(Bounding box annotation entries)

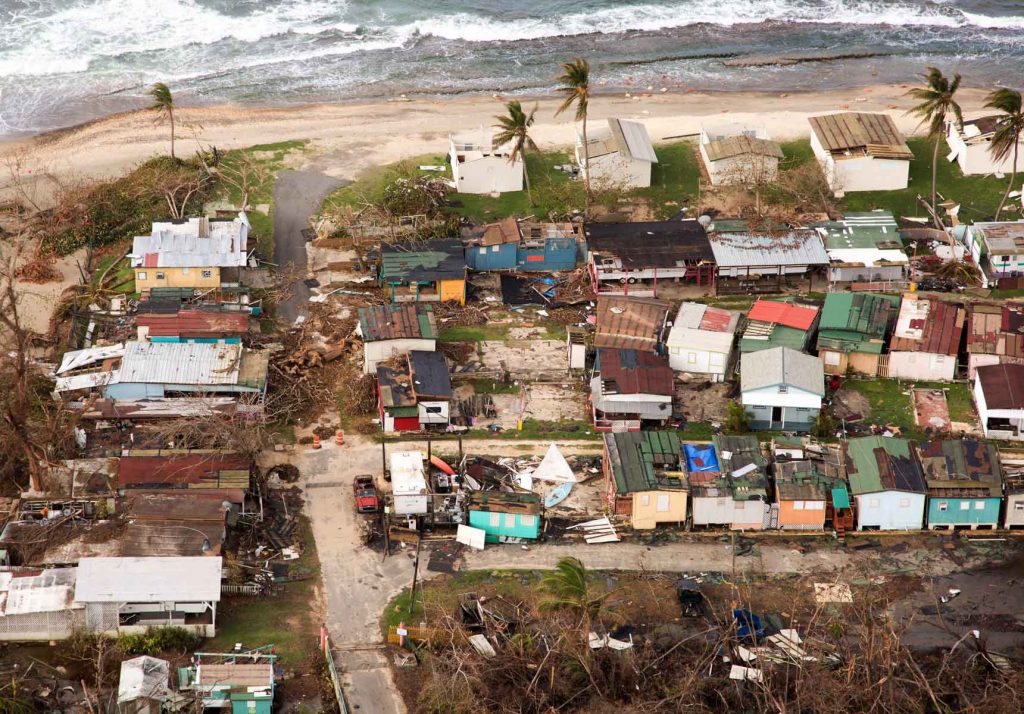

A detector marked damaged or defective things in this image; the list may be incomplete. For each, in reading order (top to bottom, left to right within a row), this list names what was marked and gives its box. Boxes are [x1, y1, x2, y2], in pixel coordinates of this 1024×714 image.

rusted metal roof [806, 112, 913, 159]
damaged house [589, 217, 716, 295]
rusted metal roof [593, 292, 671, 352]
rusted metal roof [745, 301, 815, 331]
rusted metal roof [888, 295, 966, 354]
damaged house [376, 350, 452, 432]
rusted metal roof [598, 350, 675, 395]
rusted metal roof [970, 364, 1024, 409]
damaged house [598, 428, 688, 528]
damaged house [839, 434, 929, 528]
damaged house [917, 436, 1003, 532]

:: Problem details ::
Could you reproduce the listing above word for word, omitting the pictures?

:: Output of the exercise ::
A detector marked damaged or defective things in this image; the list may be incomplete. For each, in reading order (top to bottom, left to right within a row), this list names what was marked and gives its box. Boxes are [x1, y1, x2, y2], in pixel coordinates of this 1024×714 image.

rusted metal roof [806, 112, 913, 159]
damaged house [589, 217, 716, 295]
rusted metal roof [593, 292, 671, 352]
rusted metal roof [745, 301, 815, 331]
rusted metal roof [888, 295, 966, 354]
damaged house [376, 350, 452, 432]
rusted metal roof [598, 350, 675, 395]
rusted metal roof [970, 364, 1024, 409]
damaged house [598, 428, 688, 528]
damaged house [839, 434, 929, 528]
damaged house [917, 436, 1003, 532]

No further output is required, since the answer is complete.